Paradigm shift
While the PC industry will remain massive for years to come, the signs of a shift in momentum away from it are coming thick and fast these days.
Hot on the heels of the launch of Apple's iPad 2, market researcher Gartner has announced it is lowering its forecast for the PC market over the next two years, identifying tablets as a major reason for a fall in consumer interest in mobile PCs.
Gartner had previously forecast unit shipment growth of 15.9 percent for 2011, but it has now changed that to 10.5 percent. That's quite a big downgrade. Additionally it has downgraded its growth forecast for 2012 by a percentage point, and that's from the new lower 20111 figure.

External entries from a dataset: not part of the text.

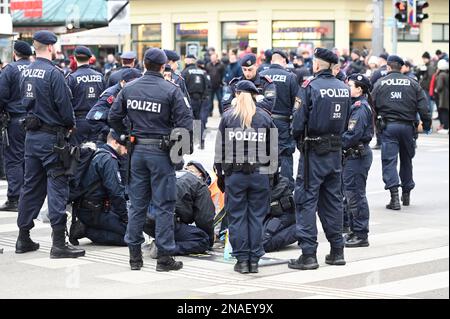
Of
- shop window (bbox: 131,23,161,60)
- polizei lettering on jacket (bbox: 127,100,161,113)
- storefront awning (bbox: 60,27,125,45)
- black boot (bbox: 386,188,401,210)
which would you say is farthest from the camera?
shop window (bbox: 131,23,161,60)

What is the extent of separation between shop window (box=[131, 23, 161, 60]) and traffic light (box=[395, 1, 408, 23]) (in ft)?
55.6

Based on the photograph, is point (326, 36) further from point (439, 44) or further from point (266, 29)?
point (439, 44)

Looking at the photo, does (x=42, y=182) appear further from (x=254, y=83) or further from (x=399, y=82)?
(x=399, y=82)

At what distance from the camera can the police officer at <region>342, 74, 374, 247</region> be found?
36.7 feet

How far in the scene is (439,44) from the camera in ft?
137

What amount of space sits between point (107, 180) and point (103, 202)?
284 mm

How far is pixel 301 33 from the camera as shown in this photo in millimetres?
40219

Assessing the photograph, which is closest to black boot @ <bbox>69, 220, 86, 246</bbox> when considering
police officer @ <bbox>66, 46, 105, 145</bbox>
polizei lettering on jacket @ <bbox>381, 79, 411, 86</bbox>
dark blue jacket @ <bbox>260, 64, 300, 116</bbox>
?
police officer @ <bbox>66, 46, 105, 145</bbox>

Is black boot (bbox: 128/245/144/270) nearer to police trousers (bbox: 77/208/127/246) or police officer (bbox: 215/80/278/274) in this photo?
police officer (bbox: 215/80/278/274)

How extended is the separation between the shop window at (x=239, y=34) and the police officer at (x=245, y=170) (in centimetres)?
3126

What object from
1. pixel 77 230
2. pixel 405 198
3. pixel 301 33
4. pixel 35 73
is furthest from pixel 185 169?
pixel 301 33

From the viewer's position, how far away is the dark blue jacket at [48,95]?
10195mm

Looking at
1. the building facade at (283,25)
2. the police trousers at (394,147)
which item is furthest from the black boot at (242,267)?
the building facade at (283,25)
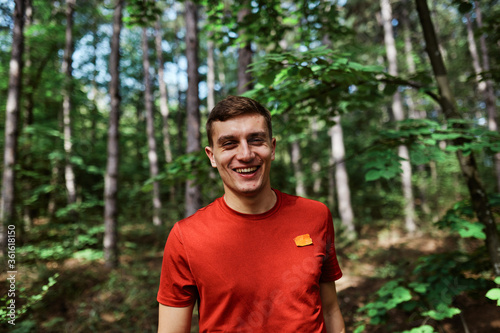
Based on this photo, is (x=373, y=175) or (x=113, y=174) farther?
(x=113, y=174)

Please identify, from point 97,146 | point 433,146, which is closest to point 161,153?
point 97,146

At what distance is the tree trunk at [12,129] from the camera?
6.40 metres

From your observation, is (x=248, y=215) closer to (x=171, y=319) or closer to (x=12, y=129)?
(x=171, y=319)

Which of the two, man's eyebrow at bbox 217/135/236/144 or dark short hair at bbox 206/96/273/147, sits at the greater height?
dark short hair at bbox 206/96/273/147

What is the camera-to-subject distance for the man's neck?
1.59m

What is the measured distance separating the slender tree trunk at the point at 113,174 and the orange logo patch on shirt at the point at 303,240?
795 cm

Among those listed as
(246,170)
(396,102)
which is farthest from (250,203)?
(396,102)

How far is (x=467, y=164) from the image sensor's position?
2.83m

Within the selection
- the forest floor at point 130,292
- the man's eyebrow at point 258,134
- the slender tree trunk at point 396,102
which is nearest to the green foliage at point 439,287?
the forest floor at point 130,292

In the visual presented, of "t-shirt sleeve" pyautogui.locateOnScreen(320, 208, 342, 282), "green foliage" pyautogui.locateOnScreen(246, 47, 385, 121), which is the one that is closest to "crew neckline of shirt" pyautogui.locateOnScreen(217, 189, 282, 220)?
"t-shirt sleeve" pyautogui.locateOnScreen(320, 208, 342, 282)

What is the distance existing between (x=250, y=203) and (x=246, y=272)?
1.27 feet

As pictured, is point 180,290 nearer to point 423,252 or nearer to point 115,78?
point 115,78

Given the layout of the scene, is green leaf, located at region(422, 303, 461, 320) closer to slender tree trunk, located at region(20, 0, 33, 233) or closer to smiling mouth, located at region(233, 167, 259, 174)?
smiling mouth, located at region(233, 167, 259, 174)

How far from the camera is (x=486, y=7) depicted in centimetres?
1495
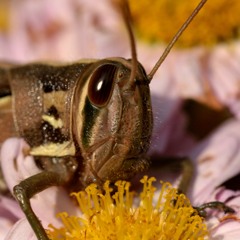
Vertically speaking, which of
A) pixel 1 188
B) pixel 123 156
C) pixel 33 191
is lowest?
pixel 1 188

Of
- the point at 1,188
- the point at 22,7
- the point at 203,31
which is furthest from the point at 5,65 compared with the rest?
the point at 22,7

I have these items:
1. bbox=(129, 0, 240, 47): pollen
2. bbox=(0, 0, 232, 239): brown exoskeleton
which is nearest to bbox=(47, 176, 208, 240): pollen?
bbox=(0, 0, 232, 239): brown exoskeleton

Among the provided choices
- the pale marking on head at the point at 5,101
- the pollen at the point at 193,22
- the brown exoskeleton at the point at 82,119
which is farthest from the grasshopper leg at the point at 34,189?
the pollen at the point at 193,22

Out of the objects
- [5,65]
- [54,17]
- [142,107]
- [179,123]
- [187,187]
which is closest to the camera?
[142,107]

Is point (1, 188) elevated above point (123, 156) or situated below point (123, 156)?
below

"These results reflect marked reductions in expected near-term unit growth based on expectations of weaker consumer mobile PC demand, in no small part because of the near-term weakness expected in China's mobile PC market, but also because of a general loss in consumer enthusiasm for mobile PCs," said Ranjit Atwal, research director at Gartner.
The thing is, the PC market has been reliant for some time on consumer purchases of notebooks for its growth. On one hand it was inevitable that growth rates of 30-40 percent in the consumer notebook market were unsustainable in the long term, but the party seems to be coming to an end sooner than expected due to the explosion of other mobile devices, and with them alternative ways of interacting with the Internet.
"We expect growing consumer enthusiasm for mobile PC alternatives, such as the iPad and other media tablets, to dramatically slow home mobile PC sales, especially in mature markets," said George Shiffler, another research director at Gartner.
"We once thought that mobile PC growth would continue to be sustained by consumers buying second and third mobile PCs as personal devices. However, we now believe that consumers are not only likely to forgo additional mobile PC buys but are also likely to extend the lifetimes of the mobile PCs they retain as they adopt media tablets and other mobile PC alternatives as their primary mobile device. Overall, we now expect home mobile PCs to average less than 10 percent annual growth in mature markets from 2011 through 2015."
Incidentally Nielsen has also just published a report, this time looking at who's winning the US smartphone battle. It doesn't come up with a definitive answer, but does provide this handy table, which divides US smartphone sales by OS, and then subdivides each column by vendor.
Apple and RIM are both doing well, as you would expect, but Android is the number one OS. Within that, and fourth place Windows, HTC is the dominant vendor in the US, with Samsung lagging surprisingly far behind. As for HP and Nokia, the less said the better right now.